Satu dekade setelah melepaskan kekuasaan di Camp Nou, pria berusia 57 tahun itu telah mengarahkan pandangannya untuk menggantikan Josep Maria Bartomeu pada 2021.

Laporta mempromosikan Guardiola yang tidak berpengalaman ke peran pelatih tim utama pada 2008 dan itu terbukti menjadi penentu.

Jika Laporta memiliki jalannya sendiri, manajer Manchester City tersebut akan kembali ke Catalonia.

Dia mengatakan kepada stasiun Catalan TV3: “Saya bekerja untuk memperkenalkan diri sebagai kandidat presiden.
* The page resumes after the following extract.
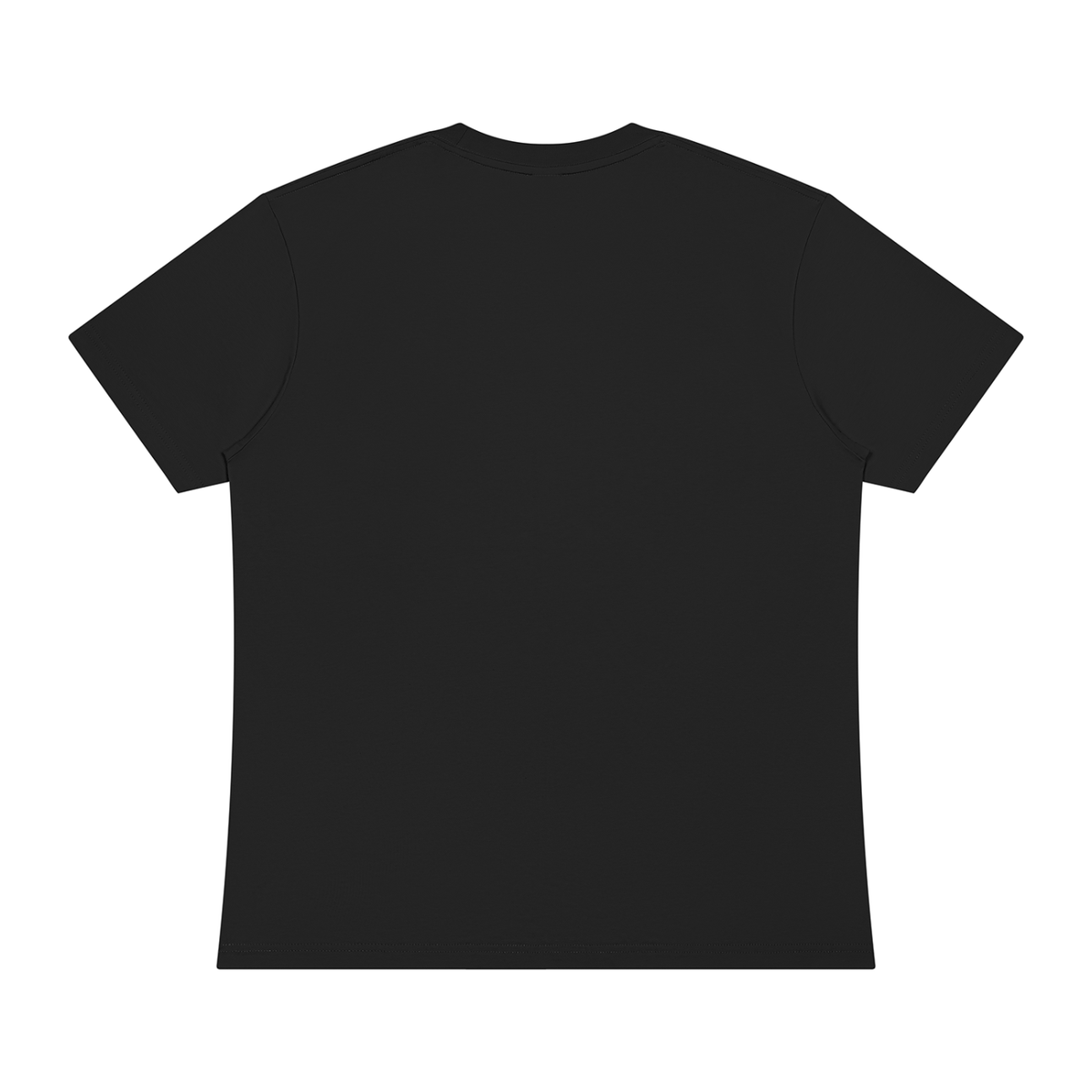 Harry Styles Berlin 2027 T-Shirt, Love On Tour Fan Shirt, Harry Styles Konzert Outfit, Musik Fan Geschenk, Unisex Konzert Tee, Styles Merch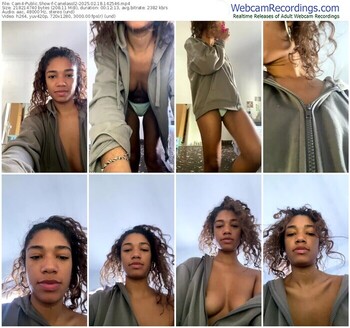 cam4-canelasol2-02-18-2025-14-25-46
“Saya pernah menjadi presiden sebelumnya dan saya senang bisa kembali. Situasi pada 2021 akan dramatis dan kita harus membalikkannya. Saya bekerja dengan orang-orang yang saya percayai.”

Dia menambahkan: “Saya sangat ingin Guardiola kembali, tetapi sekarang dia berada di City dan itu adalah keputusan yang harus diambil Pep. Dia adalah patokan bagi Barcelona dan banyak orang Catalan yang ingin dia melatih Barca lagi.

“Pada saat yang tepat, saya akan berbicara kepada orang yang kami pikir harus menjadi pelatih Barca mulai 2021.”

Laporta mengatakan mungkin terlalu dini bagi Xavi untuk mengambil kursi panas Barca, yang hanya diisi oleh Quique Setien pada bulan Januari.

Dia berkata: “Xavi sudah menjadi pelatih, dia hidup dengan sepakbola dan dialah yang harus memutuskan apa momennya.

“Pada 2021 masih akan ada pemain (di Barca) yang merupakan rekan satu tim Xavi, dan dia harus berpikir jika dia siap untuk memimpin mantan rekan satu timnya, yang bukan hal yang mudah.”

Laporta menambahkan tentang mantan gelandang Spanyol itu: “Dia adalah orang yang jujur, dia tahu banyak tentang sepakbola dan dia akan membuat keputusan yang tepat, dia akan tahu apa waktunya untuk melatih Barca. Saya belum berbicara tentang Xavi untuk masalah ini.”